Transcribe each line of the data below exactly as it appears, character for character, and leave out the pictures.

[[ Data listing, beginning ]]

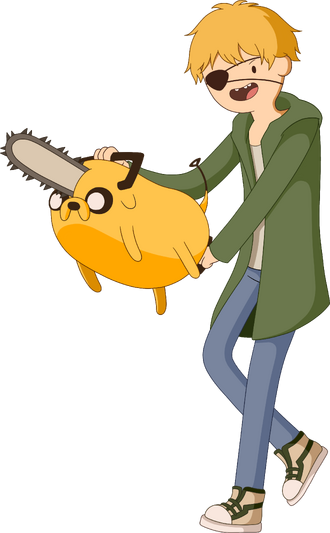 Chainsaw-time-with-finn-and-jake-v0-55bpqjrhrb2a1
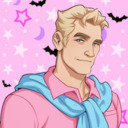 imoutofpracticeyall:  rumpus-buster: imoutofpracticeyall:  If Brian’s so good a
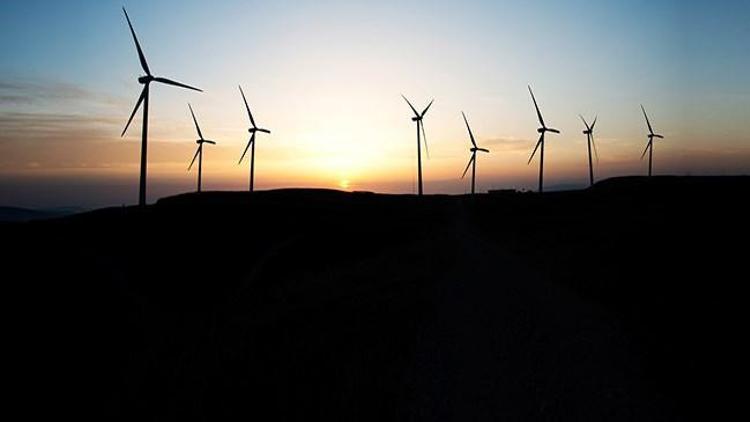 İngiltere enerji ihracatını artıracak İngiltere enerji ihracatını artıracak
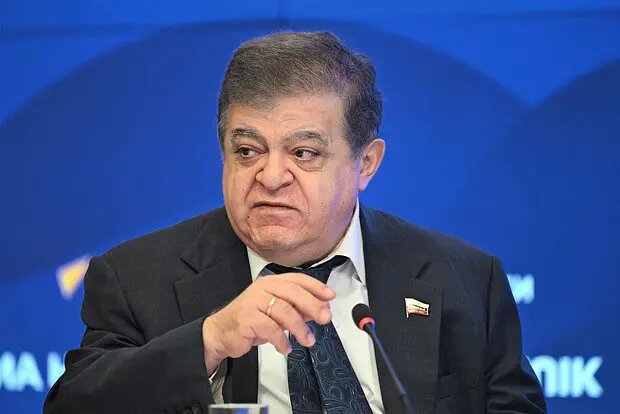    Фото: lenta.ru Даниил Власов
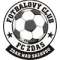 FC Zdas Zdar Nad Sazavou team logo 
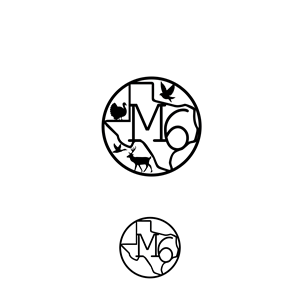 Logo-Design von Designer Nayem für dieses Projekt | Design: #34655048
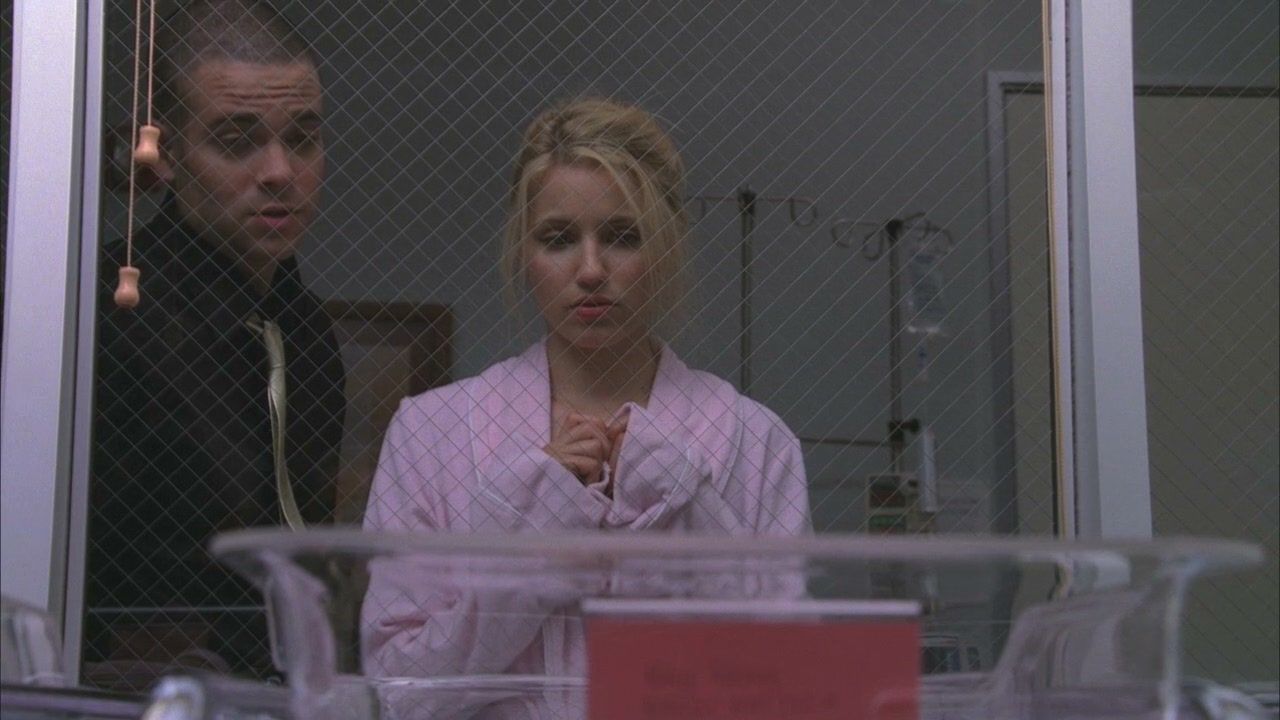 Glee122-00898.jpg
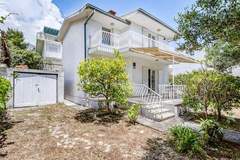 Ferienhaus, Exklusive Unterkunft - Villa Marta - Ferienunterkunft in Orebić (5 Personen)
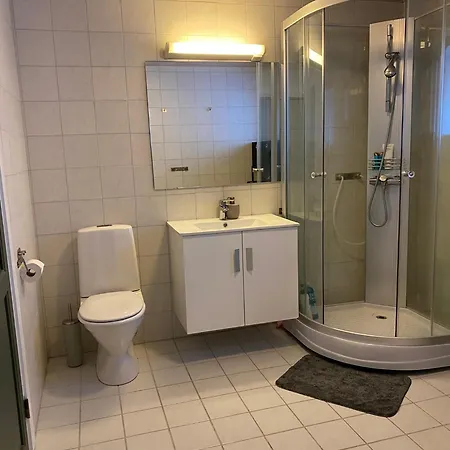 Super Sentral, Flott Og Solrik I Sentrum * Hemsedal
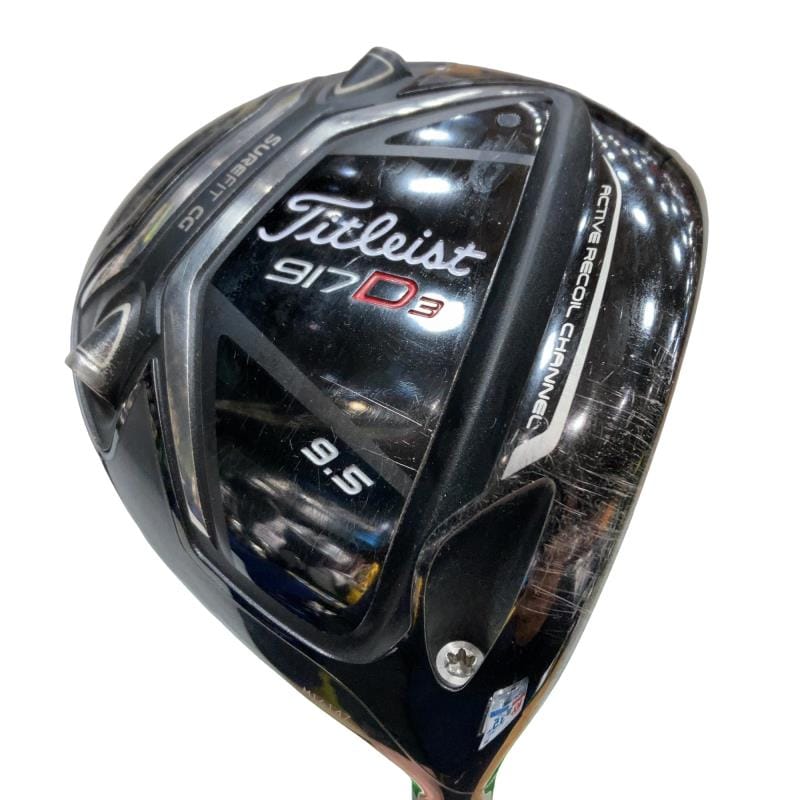 �X�P�V�@�c�R�@�@�X�D�T°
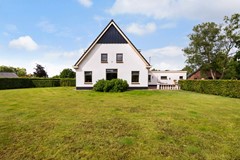 Barneveldseweg 5, Otterlo-5.jpg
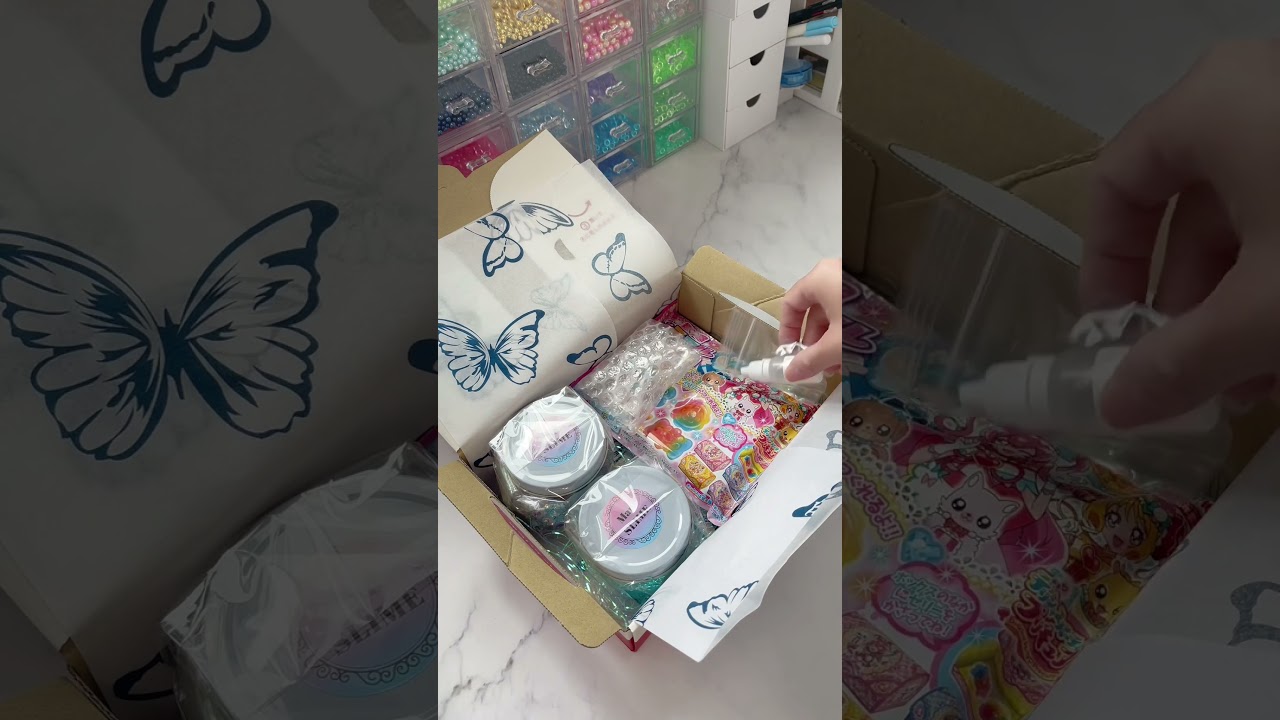 ✴︎ご成約品✴︎フォロワー様　イベント&ランダムチョイス割引　おまとめ同梱包　４点 えっくす☆きゅーと11thシリーズ第8弾「あいか」のお知らせ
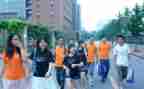 大学班长学期的工作计划6篇
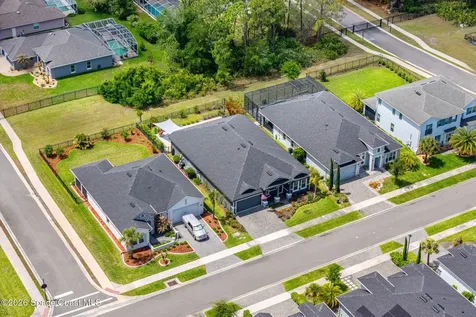 6234 W Fallsgrove Lane Port Orange FL 32128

[[ Data listing, end ]]

• Your response
 Chainsaw-time-with-finn-and-jake-v0-55bpqjrhrb2a1
 imoutofpracticeyall:  rumpus-buster: imoutofpracticeyall:  If Brian’s so good a
 İngiltere enerji ihracatını artıracak İngiltere enerji ihracatını artıracak
    Фото: lenta.ru Даниил Власов
 FC Zdas Zdar Nad Sazavou team logo 
 Logo-Design von Designer Nayem für dieses Projekt | Design: #34655048
 Glee122-00898.jpg
 Ferienhaus, Exklusive Unterkunft - Villa Marta - Ferienunterkunft in Orebić (5 Personen)
 Super Sentral, Flott Og Solrik I Sentrum * Hemsedal
 �X�P�V�@�c�R�@�@�X�D�T°
 Barneveldseweg 5, Otterlo-5.jpg
 ✴︎ご成約品✴︎フォロワー様　イベント&ランダムチョイス割引　おまとめ同梱包　４点 えっくす☆きゅーと11thシリーズ第8弾「あいか」のお知らせ
 大学班长学期的工作计划6篇
 6234 W Fallsgrove Lane Port Orange FL 32128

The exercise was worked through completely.